También el Padre Pío contó en su titánica empresa como alma víctima con la colaboración de algunas personas, la mayoría hijas espirituales de él, que se asociaron libremente en su obra reparadora y expiatoria. De entre ellas destaca con luz propia Cristina Montella, que contaba sólo 14 años de edad cuando se le apareció en bilocación el Padre Pío, y que desde ese momento tuvo una especial relación con él. El capuchino la tomó bajo su protección y la hizo su hija espiritual, llamándola la «Niña», apodo cariñoso que empleó con ella durante toda su vida. Cristina recibió los estigmas en la fiesta de la exaltación de la Cruz –14 de septiembre de 1935–. Primero fueron visibles, pero ella pidió que se le retiraran, lo cual le fue concedido, aunque siempre sufrirá los dolores de los estigmas invisibles.

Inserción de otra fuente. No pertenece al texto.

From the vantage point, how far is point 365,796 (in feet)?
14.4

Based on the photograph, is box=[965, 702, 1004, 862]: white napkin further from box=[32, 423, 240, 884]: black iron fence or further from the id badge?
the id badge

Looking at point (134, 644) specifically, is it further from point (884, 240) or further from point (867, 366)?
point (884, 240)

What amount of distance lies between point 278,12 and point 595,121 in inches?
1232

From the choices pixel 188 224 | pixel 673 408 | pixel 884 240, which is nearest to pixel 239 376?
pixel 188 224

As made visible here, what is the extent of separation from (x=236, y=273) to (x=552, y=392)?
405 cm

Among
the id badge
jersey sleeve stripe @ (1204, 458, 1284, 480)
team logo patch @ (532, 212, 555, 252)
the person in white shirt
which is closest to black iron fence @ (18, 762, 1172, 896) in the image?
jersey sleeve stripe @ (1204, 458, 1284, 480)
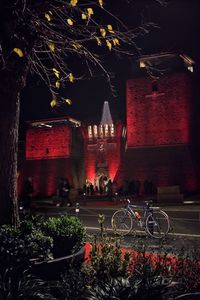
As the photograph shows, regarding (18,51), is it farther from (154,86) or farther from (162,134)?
(154,86)

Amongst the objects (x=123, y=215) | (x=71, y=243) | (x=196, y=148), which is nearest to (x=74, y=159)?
(x=196, y=148)

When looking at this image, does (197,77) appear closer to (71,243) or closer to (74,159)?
(74,159)

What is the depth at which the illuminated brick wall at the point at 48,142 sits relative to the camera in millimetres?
39188

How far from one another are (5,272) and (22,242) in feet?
2.17

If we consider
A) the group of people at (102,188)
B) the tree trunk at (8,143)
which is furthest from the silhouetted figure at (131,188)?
the tree trunk at (8,143)

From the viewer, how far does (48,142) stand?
1571 inches

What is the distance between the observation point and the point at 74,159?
3922 centimetres

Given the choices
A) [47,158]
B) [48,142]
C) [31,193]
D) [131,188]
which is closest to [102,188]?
[131,188]

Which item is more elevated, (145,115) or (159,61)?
(159,61)

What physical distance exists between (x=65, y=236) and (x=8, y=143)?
1850 mm

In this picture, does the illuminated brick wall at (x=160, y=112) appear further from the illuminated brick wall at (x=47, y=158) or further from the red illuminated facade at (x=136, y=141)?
the illuminated brick wall at (x=47, y=158)

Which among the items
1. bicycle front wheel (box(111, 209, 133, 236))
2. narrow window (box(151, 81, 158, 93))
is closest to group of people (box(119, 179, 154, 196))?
narrow window (box(151, 81, 158, 93))

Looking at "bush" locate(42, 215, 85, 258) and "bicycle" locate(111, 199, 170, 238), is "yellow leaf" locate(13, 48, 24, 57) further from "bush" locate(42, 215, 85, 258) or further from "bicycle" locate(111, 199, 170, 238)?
"bicycle" locate(111, 199, 170, 238)

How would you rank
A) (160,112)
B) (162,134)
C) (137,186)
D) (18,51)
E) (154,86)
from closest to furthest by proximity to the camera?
(18,51), (137,186), (162,134), (160,112), (154,86)
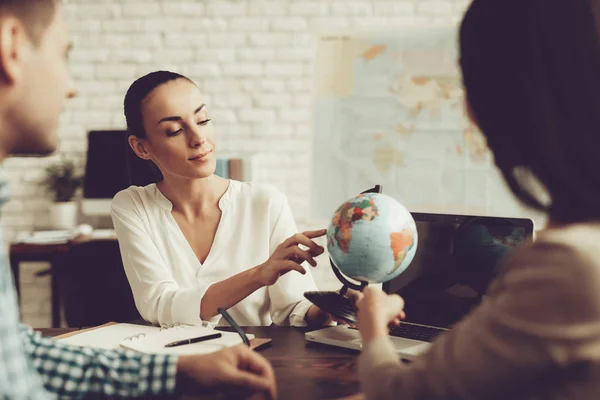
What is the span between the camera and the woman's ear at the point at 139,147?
1.87m

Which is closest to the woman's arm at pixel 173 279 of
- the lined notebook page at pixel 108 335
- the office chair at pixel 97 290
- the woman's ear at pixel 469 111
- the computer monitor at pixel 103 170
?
the lined notebook page at pixel 108 335

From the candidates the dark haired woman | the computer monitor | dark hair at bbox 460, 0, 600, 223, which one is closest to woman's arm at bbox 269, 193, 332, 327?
the dark haired woman

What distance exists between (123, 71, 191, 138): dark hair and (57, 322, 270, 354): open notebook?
2.23ft

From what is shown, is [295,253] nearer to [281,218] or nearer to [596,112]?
[281,218]

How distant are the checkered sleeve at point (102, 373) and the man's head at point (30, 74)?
14.2 inches

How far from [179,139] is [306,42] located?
219 cm

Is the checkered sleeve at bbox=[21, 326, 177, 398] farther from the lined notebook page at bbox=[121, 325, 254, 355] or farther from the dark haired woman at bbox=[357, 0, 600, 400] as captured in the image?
the dark haired woman at bbox=[357, 0, 600, 400]

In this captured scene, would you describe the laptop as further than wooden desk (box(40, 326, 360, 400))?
Yes

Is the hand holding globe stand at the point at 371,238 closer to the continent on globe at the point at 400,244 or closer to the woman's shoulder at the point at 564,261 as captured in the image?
the continent on globe at the point at 400,244

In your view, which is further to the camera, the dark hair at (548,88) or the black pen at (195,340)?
the black pen at (195,340)

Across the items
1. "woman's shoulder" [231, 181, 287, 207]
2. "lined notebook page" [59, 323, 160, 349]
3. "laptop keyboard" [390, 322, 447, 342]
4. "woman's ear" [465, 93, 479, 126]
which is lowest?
"lined notebook page" [59, 323, 160, 349]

Habiendo profesado como monja bajo el nombre de Rita, cada noche revivía durante tres horas con el Padre Pío, presente en su celda por bilocación, los sufrimientos del Señor en lo que ella llamaba «la obra santa para los sacerdotes». Según confesaba ella misma, ella y el Padre Pío «se mantenían ambos de rodillas con los brazos extendidos, aunque sostenidos por dos ángeles, mientras un círculo de espíritus celestes formaban una orante corona en torno a las dos víctimas inmoladas para la reparación de los pecados del mundo contemporáneo». En su libro El secreto del Padre Pío, Antonio Socci sostiene que sor Rita estuvo presente mediante bilocación en la plaza de San Pedro el 13 mayo de 1981, cuando Alí Agca intentó acabar con la vida de Juan Pablo II. Según sus palabras textuales, «junto a la Virgen, desvié el disparo del agresor del Papa».[17]

Socci también afirma en su libro que la misión victimaria del Padre Pío se inspiró en san Pío X –primer Papa canonizado el siglo XX–, Papa al que admiraba profundamente, calificándole de «alma verdaderamente noble y santa, que en Roma no tuvo nunca a nadie igual». Pío X –quien ya en sus encíclicas había condenado sin ambages las corrientes modernistas que comenzaban a invadir la Iglesia– invitaba a los religiosos a ofrecerse como víctimas a Dios para la salvación de la humanidad, sabiendo que la respuesta a un mundo sumido en las tinieblas era la santidad del sacerdocio. Para él, el sacerdote tiene la vocación divina de ser un «hombre crucificado en el mundo». Él mismo dará un escalofriante ejemplo de este llamamiento cuando falleció precisamente al ofrecerse como víctima tras el estallido de la I Guerra mundial.

Pero lo más impresionante es cuando Socci explica que los estigmas que recibió el Padre Pío el 20 de septiembre de 1918 fueron el precio que pagó ante el Cielo por la concesión de un deseo que manifestó repetidamente en sus oraciones: el final de la I Guerra mundial.

También resulta misteriosa la extraña muerte del Padre Pío el 23 de septiembre de 1968. Ciertamente, tenía ya 81 años y estaba débil y achacoso, pero no mucho más que lo había estado durante las largas, raras y penosas enfermedades que sufrió en el transcurso de su existencia. La diferencia estaba, obviamente, en que era más anciano. Pero unos días antes de su fallecimiento nada hacía presagiar ese desenlace. Su mismo óbito tuvo lugar de manera dulce, suave y tranquila, casi como si se durmiera por propia voluntad. Sobre este respecto, hay muchos autores que mantienen que ese fue el último acto del Padre Pío como alma víctima, ya que había ofrecido previamente su vida por la causa de la Iglesia, que en ese año de 1968 estaba en plena crisis posconciliar, amenazando un derrumbe por la crisis del sacerdocio. En apoyo de esta teoría, hay que decir que el Padre Pío con frecuencia manifestó su preocupación por los nuevos derroteros que estaba tomando la Iglesia después del Concilio, hecho que comentaremos más adelante.

Un personaje del Vaticano llegó a decir, contemplando el cadáver del Padre Pío en el ataúd: «El Padre Pío ha muerto de dolor por lo que está ocurriendo en la Iglesia».